[ACTIVITY]
Output verbatim the line with "The researchers measured the" together with every line beneath it, ending at the last line of the entries.

►

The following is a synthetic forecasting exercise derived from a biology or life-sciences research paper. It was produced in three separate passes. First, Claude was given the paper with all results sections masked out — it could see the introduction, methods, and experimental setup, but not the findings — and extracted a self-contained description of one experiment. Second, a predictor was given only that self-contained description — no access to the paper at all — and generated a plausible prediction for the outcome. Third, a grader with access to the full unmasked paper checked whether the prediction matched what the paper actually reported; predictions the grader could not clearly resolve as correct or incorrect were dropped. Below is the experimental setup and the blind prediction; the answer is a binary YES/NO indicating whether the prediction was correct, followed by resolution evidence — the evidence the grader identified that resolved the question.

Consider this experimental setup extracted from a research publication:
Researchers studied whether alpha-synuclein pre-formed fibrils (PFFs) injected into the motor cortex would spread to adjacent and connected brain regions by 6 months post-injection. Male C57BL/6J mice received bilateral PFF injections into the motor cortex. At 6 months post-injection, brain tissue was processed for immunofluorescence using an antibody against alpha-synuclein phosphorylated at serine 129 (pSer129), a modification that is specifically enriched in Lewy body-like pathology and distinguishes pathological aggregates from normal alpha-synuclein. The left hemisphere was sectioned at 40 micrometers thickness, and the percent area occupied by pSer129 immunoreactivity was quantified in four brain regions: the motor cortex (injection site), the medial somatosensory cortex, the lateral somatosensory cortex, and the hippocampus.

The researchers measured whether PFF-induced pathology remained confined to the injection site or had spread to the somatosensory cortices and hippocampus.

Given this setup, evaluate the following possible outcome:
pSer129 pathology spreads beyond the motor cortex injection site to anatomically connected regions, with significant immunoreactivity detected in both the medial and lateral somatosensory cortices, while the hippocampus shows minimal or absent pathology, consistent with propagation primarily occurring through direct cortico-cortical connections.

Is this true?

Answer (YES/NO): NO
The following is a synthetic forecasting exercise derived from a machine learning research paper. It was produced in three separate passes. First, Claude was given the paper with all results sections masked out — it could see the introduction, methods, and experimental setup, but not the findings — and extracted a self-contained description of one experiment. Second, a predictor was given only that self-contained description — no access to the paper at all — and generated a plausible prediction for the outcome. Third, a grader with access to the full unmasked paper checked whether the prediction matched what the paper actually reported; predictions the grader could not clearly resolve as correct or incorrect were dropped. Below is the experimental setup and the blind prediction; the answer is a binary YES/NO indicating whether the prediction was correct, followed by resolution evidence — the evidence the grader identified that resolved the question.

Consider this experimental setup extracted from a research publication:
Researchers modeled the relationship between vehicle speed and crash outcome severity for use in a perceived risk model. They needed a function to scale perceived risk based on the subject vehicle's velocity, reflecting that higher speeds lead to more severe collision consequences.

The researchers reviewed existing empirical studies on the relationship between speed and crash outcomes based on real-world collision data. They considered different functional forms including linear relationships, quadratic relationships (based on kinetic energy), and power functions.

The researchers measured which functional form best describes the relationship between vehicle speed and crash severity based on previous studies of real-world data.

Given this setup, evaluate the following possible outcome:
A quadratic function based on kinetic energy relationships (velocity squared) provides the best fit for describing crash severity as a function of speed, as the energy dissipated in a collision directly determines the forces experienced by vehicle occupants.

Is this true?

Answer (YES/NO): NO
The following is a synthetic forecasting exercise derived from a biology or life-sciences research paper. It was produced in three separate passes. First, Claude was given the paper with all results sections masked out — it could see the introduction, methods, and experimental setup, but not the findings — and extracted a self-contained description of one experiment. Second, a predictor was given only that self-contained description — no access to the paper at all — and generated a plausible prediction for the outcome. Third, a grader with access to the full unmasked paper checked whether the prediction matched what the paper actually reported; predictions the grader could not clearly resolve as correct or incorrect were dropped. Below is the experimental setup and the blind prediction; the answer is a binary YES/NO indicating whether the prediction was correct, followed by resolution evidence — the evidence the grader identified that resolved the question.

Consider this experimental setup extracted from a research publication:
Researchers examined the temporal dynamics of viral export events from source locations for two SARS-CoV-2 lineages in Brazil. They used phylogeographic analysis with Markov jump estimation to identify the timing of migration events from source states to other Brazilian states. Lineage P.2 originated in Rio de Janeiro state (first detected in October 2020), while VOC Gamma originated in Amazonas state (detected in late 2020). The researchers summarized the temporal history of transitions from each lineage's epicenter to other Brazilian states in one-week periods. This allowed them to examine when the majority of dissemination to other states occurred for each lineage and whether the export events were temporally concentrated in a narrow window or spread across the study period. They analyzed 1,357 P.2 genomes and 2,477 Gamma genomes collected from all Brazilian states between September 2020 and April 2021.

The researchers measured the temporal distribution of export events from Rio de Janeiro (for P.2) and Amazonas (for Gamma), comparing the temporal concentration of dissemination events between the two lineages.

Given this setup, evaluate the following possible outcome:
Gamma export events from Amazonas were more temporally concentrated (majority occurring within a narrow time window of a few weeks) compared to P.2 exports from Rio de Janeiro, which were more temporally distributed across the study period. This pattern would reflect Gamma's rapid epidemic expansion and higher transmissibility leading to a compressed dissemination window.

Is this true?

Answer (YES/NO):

◄

[ANSWER TO THIS EXERCISE]
The researchers measured the temporal distribution of export events from Rio de Janeiro (for P.2) and Amazonas (for Gamma), comparing the temporal concentration of dissemination events between the two lineages.

Given this setup, evaluate the following possible outcome:
Gamma export events from Amazonas were more temporally concentrated (majority occurring within a narrow time window of a few weeks) compared to P.2 exports from Rio de Janeiro, which were more temporally distributed across the study period. This pattern would reflect Gamma's rapid epidemic expansion and higher transmissibility leading to a compressed dissemination window.

Is this true?

Answer (YES/NO):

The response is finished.